The aqueous solution preferably has a pH of less than 7, and preferably less than 4. This can be achieved in that the aqueous solution contains at least one acid. In a preferred method, at least one of the complexing agents and/or at least one of the oxidizing agents is at least partially added to the solution in the form of an acid.

Step (ii) of the treatment according to present invention takes place according to a preferred embodiment in an aqueous solution having a maximum temperature of approximately 70° C. More preferably, the treatment takes place in an aqueous solution at a temperature between room temperature and 60° C. The chemical treatment in a aqueous solution is preferably conducted over a period of at least 60 min; for example, the chemical treatment with an aqueous solution can be conducted over a period of 1-4 hr.

Following the treatment with an aqueous passivating solution, the workpiece is rinsed with water, preferably deionized water, in order to remove the passivating solution, and dried before the workpiece is subjected to the treatment according to step (iii).

Step (iii) comprises the production of the glass-ceramic colored sol-gel coatings.

Sol-gel coatings are generally composed of two reaction components that are mixed in a fixed ratio shortly before processing. Finally, a dilute solution, usually an alcohol, is blended into this mixture as a third component. The concentration of the reaction mixture and the viscosity of the finished reaction batch are adjusted by means of the dilute solution.

It is obvious to the person skilled in the art that the sol-gel is first applied in the form of a liquid sol containing suspended colloidal particles, which is then converted into a gel, and after thermal curing, forms a solid, hard covering layer. Therefore, when the wording “application of the sol-gel coating” or “thermal curing of the sol-gel coating” is used, the person skilled in the art knows what state of the sol-gel system this refers to.

The sol-gel is preferably a silica sol based on silanes that are dissolved in solvents, wherein the silica sol also preferably contains one or a plurality of further sol-forming elements , preferably one or a plurality of elements from the group composed of Al, Ti, Zr, Mg, Ca and Zn, wherein these elements replace the Si atoms in the colloidal structures. Preferred sol-gel coatings/sol-gel paints are described in EP2145980. Particular reference is made here to the sol-gel coatings described in EP2145980 and the method for their use.

- [Task statement] Copy the sol-gel coating text starting at "Sol-gel coatings are" and ending at "this refers to.", swapping in "diluent" wherever "dilute solution" appears.

- [Information shown]
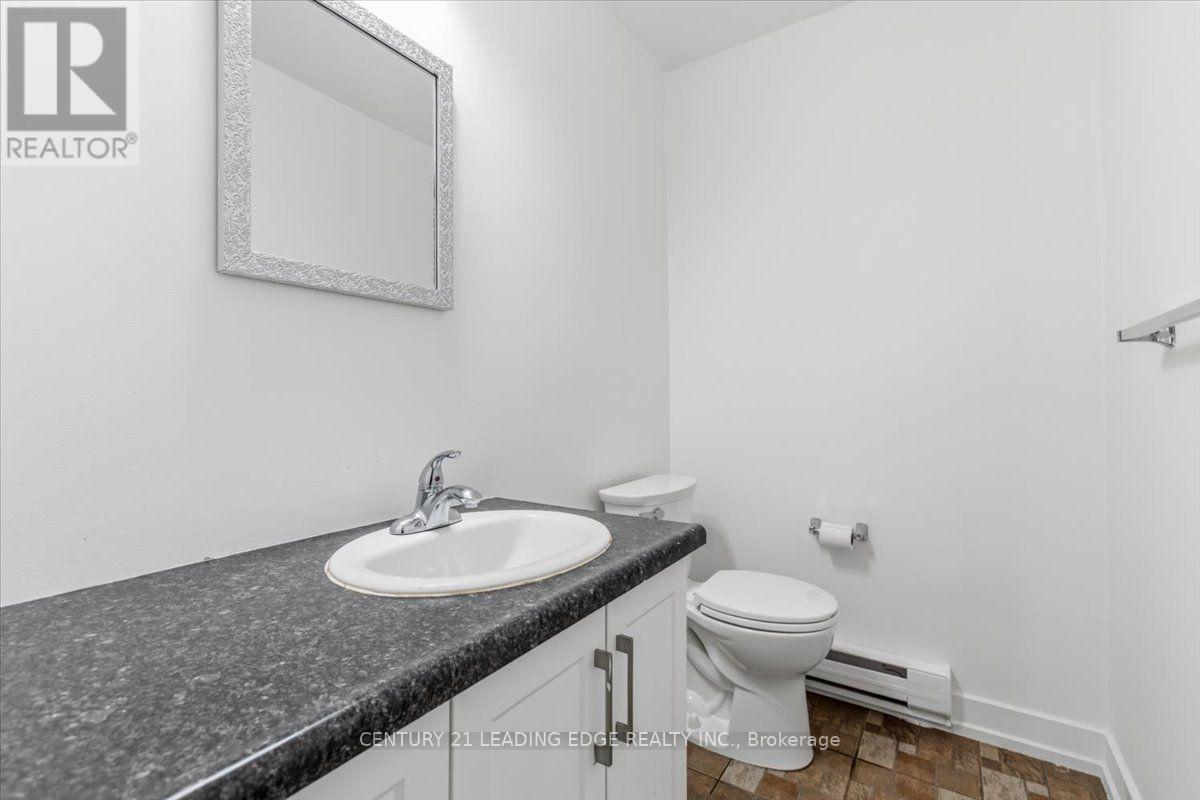 43 - 28 Sebastian Cabot Way, Toronto, Ontario  M3N 2T3 - Photo 16 - W13717930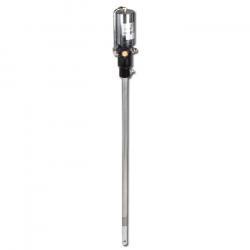 Pneumaattinen tynnyripumppu Verti Grease 40 - 2,7 kg/min - max. 8 bar - voiteluaineille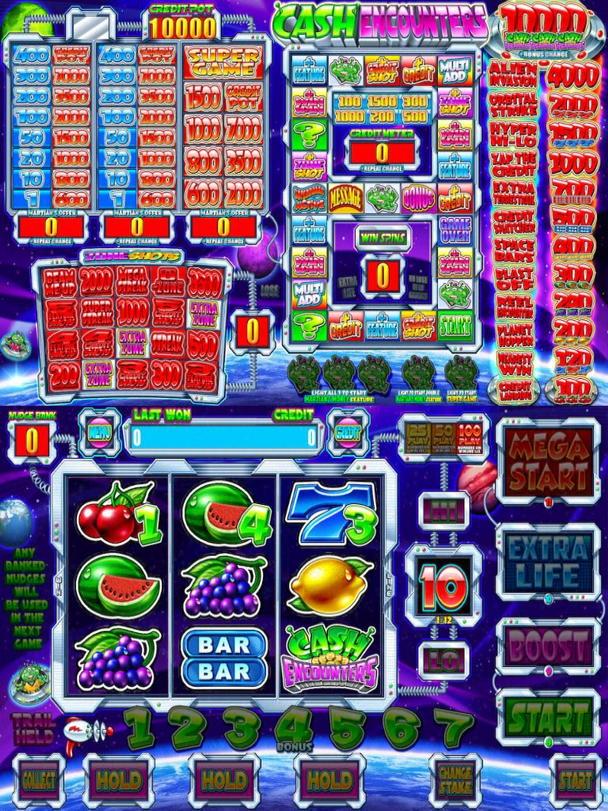 Conanwhitehead's tweet photo. I'm playing #CashEncounters from #ReflexGaming on my iPad! http://t.co/B9bP8aiZtP http://t.co/DvoVyJeTya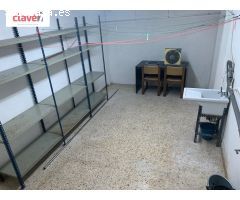LLOGUER LOCAL AL CENTRE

- [Task solution]
Sol-gel coatings are generally composed of two reaction components that are mixed in a fixed ratio shortly before processing. Finally, a diluent, usually an alcohol, is blended into this mixture as a third component. The concentration of the reaction mixture and the viscosity of the finished reaction batch are adjusted by means of the diluent.

It is obvious to the person skilled in the art that the sol-gel is first applied in the form of a liquid sol containing suspended colloidal particles, which is then converted into a gel, and after thermal curing, forms a solid, hard covering layer. Therefore, when the wording “application of the sol-gel coating” or “thermal curing of the sol-gel coating” is used, the person skilled in the art knows what state of the sol-gel system this refers to.